[Opening EXTRACT section]
| Amber is a young woman with a generous heart and courageous spirit. On Sept. 10 she embarked on what she calls "the biggest adventure of my life so far": to Mwanza on the shores of Lake Victoria in Tanzania to spend seven weeks volunteering at Forever Angels, a home for orphaned and abandoned babies, some healthy and some who are sick, HIV positive or terminally ill. 
Amber took our family along via e-mail. Her stories have brought tears, prayers and renewed awareness that life for many is not as we live it in this country.
A 2003 graduate of the University of San Francisco, Amber works as a pediatric oncology nurse and enjoys being part of an institution that offers resources and hope to children diagnosed with cancer, and their families. Social workers, dieticians, special teachers and financial help are available to support and monitor all aspects of life for her patients.
In working with these families, it dawned on Amber that there were children elsewhere in the world who did not have the medicine and expertise so readily available to children in her care. She searched for clinics that needed volunteers, but most commitments were longer than she was able to give. Finally she connected with Forever Angels.
"I wanted to help people that truly need help," Amber explains. "I wanted to try to make a difference in the life of a child and give them a chance to be successful in life. I wanted to give love and make them feel valued and important, the children that don't have these things for some reason or another." Her work at home fills this desire, but there was something calling her to serve poor children who are alone with no family.
[Closing EXTRACT section]
PROMPT 1:
Condense the paragraph of the piece about Amber's volunteering that begins "A 2003 graduate of the University of San Francisco" into a short bulleted list that keeps its main facts.
PROMPT 2:
Take the piece about Amber's volunteering further, picking up right after its final sentence about poor children who are alone with no family.
[Opening SUPPLIED RECORDS section]
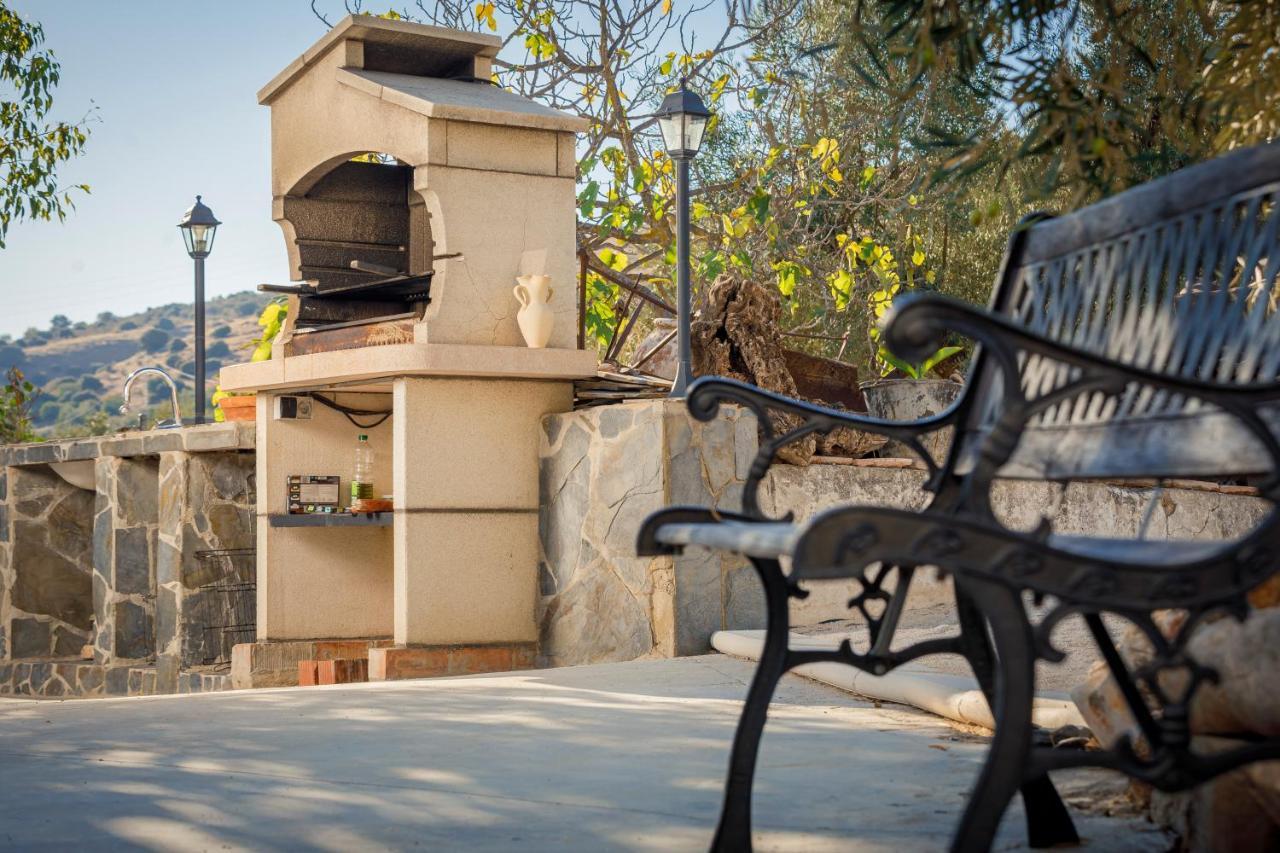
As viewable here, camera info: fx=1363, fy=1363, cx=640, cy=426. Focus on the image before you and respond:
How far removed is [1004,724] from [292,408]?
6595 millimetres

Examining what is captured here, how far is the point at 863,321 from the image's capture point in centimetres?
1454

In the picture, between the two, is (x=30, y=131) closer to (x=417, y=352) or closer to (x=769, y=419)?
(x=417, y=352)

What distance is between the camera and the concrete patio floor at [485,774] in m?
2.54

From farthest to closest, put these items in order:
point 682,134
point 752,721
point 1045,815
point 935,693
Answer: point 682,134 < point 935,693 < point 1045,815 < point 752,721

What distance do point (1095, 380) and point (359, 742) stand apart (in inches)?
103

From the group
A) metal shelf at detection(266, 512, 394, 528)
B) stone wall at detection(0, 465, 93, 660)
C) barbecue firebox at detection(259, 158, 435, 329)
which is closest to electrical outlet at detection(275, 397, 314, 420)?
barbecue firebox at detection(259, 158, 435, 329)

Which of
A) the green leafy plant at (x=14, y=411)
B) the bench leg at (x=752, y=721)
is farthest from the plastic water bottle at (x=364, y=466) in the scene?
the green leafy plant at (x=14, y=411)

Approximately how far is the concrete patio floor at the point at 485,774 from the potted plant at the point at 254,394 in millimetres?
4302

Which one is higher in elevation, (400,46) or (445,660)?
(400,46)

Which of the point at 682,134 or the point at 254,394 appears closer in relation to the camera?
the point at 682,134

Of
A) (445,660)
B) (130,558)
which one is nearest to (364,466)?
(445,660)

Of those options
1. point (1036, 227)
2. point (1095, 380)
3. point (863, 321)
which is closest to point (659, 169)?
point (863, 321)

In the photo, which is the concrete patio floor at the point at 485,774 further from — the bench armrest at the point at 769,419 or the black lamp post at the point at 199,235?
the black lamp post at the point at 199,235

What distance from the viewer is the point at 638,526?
[Closing SUPPLIED RECORDS section]
RESPONSE BOX 1:
- Amber graduated from the University of San Francisco in 2003.
- She works as a pediatric oncology nurse.
- She enjoys being part of an institution that offers resources and hope to children with cancer and their families.
- Social workers, dieticians, special teachers and financial help are available to support and monitor all aspects of her patients' lives.

RESPONSE BOX 2:
Amber's messages are full of stories of the children. Some are heartbreaking. One little boy, a year old, was brought to the orphanage by a landlord. The boy's mother left him alone in their house for a long period of time. Malnourished but otherwise healthy, he is slowly warming up to the caregivers.
On a trip to the HIV clinic with two children, the Forever Angels staff was met by the local social welfare people with two more babies in need of a home. One of these babies was only a month old. The other, four months old but weighing only as much as the month-old, had been living in a linen closet. Both of the babies' mother's were mentally ill and could not care for them.
Visits to the HIV clinic at the main hospital are not easy for the children or their caregivers. According to Amber, the circumstances could not be more different than what happens in the state of the art hospital she works at in San Francisco. She tells of taking four children to the HIV clinic at the main hospital to have blood tests. Three needed routine tests; one is seriously ill and needed medication. They stood in line for 45 minutes in a room full of about 150 people waiting for HIV treatment.
When it was their turn, they were told that no more blood work could be done. They had been told the same thing two days earlier. They were informed the machine in the lab had been broken for a month and a half and there was no word on when it would be fixed. The woman in charge told people to "come back tomorrow."
Most of the people walk many miles to get to the clinic and wait all day, often with children in tow, only to be told to come back as blood cannot be drawn, or that anti-retroviral medication is not available, or the doctor did not show up. The journey is repeated, with the people never sure they will be seen or treated. 
Amber relates other stories about babies being abandoned, scared and hungry. "It is crazy," she says.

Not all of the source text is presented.